Okunacak Bölüm |

______________________________

Arşiv okuma salonunda incelenmek istenen dosya, mikrofilm veya fotoğraf, arşivin kendi bilgisayarlarında mevcut sistemden de sipariş edilebilmekte ve e-posta üzerinden ilgili dosyanın dijitalleştirilmesi istenebilmektedir. İsviçre Federal Arşivi bu bağlamda Osmanlı döneminden Cumhuriyet dönemine kadar tarih incelemeleri için çok önemli ve rahat ulaşılabilir bir bilgi havuzu oluşturmaktadır.
Evvelce de dile getirildiği üzere, İsviçre’nin Osmanlı döneminde bir temsilciliği açılmamış, Osmanlı topraklarında yaşayan vatandaşlarının hakları müttefik bilinen devletlerin temsilciliklerince muhafaza edilmiştir. Bu bağlamda Osmanlı dönemine ilişkin evrakın önemli bir kısmı Türkiye’de bir temsilcilik açılıp açılmamasına ilişkin görüş ve tartışmalar[57], hakları korunacak İsviçrelilerin Osmanlı topraklarındaki yaşamı, ikameti ve mal edinimi, Ticaret, İkamet ve Konsolosluk Antlaşmasına yönelik müzakere evrakları veya haklarının hangi ülke temsilciliklerince korunacağına ilişkindir[58]. Bunun dışında, Osmanlı Devleti’nin de dâhil olduğu ve İsviçre’de yapılmış uluslarüstü anlaşmaların müzakere süreçleri ve anlaşmalarına ilişkin evrakı da İsviçre Federal Arşivi’nde bulmak mümkündür.

______________________________

Veri Kümesi |
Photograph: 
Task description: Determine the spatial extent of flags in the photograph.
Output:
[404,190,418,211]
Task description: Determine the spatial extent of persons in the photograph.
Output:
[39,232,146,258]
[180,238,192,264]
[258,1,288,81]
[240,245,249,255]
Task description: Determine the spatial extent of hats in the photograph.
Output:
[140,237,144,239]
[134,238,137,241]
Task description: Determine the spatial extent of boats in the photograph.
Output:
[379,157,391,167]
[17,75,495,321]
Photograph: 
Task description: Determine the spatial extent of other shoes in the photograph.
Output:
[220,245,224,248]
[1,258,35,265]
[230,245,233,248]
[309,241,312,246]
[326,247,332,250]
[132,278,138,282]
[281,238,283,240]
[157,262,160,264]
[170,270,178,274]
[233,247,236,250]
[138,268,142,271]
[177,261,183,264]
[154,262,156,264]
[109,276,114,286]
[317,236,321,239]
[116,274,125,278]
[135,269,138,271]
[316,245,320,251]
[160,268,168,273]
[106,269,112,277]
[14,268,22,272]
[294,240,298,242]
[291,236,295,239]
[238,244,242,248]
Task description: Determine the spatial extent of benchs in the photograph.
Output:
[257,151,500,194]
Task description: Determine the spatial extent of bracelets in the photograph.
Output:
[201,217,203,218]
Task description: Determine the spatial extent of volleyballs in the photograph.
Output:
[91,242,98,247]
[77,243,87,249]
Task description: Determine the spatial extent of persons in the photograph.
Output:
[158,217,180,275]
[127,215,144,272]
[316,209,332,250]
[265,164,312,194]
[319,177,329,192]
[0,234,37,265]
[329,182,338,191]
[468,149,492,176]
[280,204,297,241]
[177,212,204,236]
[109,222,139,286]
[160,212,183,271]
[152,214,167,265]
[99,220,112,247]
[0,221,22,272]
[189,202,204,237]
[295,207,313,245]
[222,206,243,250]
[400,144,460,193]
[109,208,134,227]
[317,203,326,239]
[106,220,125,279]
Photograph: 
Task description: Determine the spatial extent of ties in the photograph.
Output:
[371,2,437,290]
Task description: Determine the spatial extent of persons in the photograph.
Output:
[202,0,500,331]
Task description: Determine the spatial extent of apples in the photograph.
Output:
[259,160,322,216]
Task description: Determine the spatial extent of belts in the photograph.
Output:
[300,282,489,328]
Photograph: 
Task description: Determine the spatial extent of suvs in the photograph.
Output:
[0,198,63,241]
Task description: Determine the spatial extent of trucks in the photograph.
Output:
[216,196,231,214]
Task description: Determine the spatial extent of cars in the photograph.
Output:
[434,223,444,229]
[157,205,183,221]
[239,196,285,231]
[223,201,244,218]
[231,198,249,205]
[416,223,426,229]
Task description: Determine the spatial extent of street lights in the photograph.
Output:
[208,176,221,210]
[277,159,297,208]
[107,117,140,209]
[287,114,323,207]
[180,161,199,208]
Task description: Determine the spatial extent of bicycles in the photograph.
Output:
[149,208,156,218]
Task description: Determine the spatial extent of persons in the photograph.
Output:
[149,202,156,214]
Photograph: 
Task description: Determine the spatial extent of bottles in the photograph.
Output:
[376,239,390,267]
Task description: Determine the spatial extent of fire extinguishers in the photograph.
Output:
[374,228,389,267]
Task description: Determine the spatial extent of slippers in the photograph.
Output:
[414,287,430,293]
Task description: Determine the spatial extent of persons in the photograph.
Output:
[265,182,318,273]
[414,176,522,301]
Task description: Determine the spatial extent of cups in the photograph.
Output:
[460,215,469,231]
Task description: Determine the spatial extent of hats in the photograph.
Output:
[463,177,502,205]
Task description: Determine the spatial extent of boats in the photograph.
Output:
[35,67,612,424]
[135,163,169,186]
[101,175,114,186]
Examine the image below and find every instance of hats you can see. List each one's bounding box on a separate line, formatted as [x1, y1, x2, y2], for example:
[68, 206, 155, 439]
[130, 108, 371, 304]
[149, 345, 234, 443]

______________________________

Görev Koşulları |
1) İsviçre Federal Arşivi metninden "Evvelce de dile" ifadesiyle başlayıp "Arşivi’nde bulmak mümkündür." ifadesiyle biten kısmı hiçbir değişiklik yapmadan yeniden yazınız.
2) İsviçre Federal Arşivi metnine dayanarak aşağıdaki soruları yanıtlayınız.
(a) Okuma salonunda incelenmek istenen dosya, mikrofilm veya fotoğraf hangi sistemden sipariş edilebilmektedir?
(b) Osmanlı topraklarında yaşayan İsviçre vatandaşlarının hakları kimlerce muhafaza edilmiştir?
(c) Hangi anlaşmaların müzakere süreçlerine ve anlaşmalarına ilişkin evrak da arşivde bulunabilmektedir?
3) İsviçre Federal Arşivi metnine göre Osmanlı dönemine ilişkin evrakın önemli bir kısmının, İsviçrelilerin haklarının hangi ülke temsilciliklerince korunacağı gibi konularla ilgili olmasının sebebini bir ila üç cümleyle açıklayınız.

Beklenen Sonuçlar |
1)
Evvelce de dile getirildiği üzere, İsviçre’nin Osmanlı döneminde bir temsilciliği açılmamış, Osmanlı topraklarında yaşayan vatandaşlarının hakları müttefik bilinen devletlerin temsilciliklerince muhafaza edilmiştir. Bu bağlamda Osmanlı dönemine ilişkin evrakın önemli bir kısmı Türkiye’de bir temsilcilik açılıp açılmamasına ilişkin görüş ve tartışmalar[57], hakları korunacak İsviçrelilerin Osmanlı topraklarındaki yaşamı, ikameti ve mal edinimi, Ticaret, İkamet ve Konsolosluk Antlaşmasına yönelik müzakere evrakları veya haklarının hangi ülke temsilciliklerince korunacağına ilişkindir[58]. Bunun dışında, Osmanlı Devleti’nin de dâhil olduğu ve İsviçre’de yapılmış uluslarüstü anlaşmaların müzakere süreçleri ve anlaşmalarına ilişkin evrakı da İsviçre Federal Arşivi’nde bulmak mümkündür.

2)
(a) Arşivin kendi bilgisayarlarında mevcut sistemden.
(b) Müttefik bilinen devletlerin temsilciliklerince.
(c) Osmanlı Devleti'nin de dâhil olduğu ve İsviçre'de yapılmış uluslarüstü anlaşmaların.

3) İsviçre'nin Osmanlı döneminde bir temsilciliği açılmamıştır. Osmanlı topraklarında yaşayan İsviçre vatandaşlarının hakları müttefik bilinen devletlerin temsilciliklerince muhafaza edilmiştir. Bu nedenle evrakın önemli bir kısmı Türkiye'de temsilcilik açılıp açılmaması ve haklarının hangi ülke temsilciliklerince korunacağı gibi konulara ilişkindir.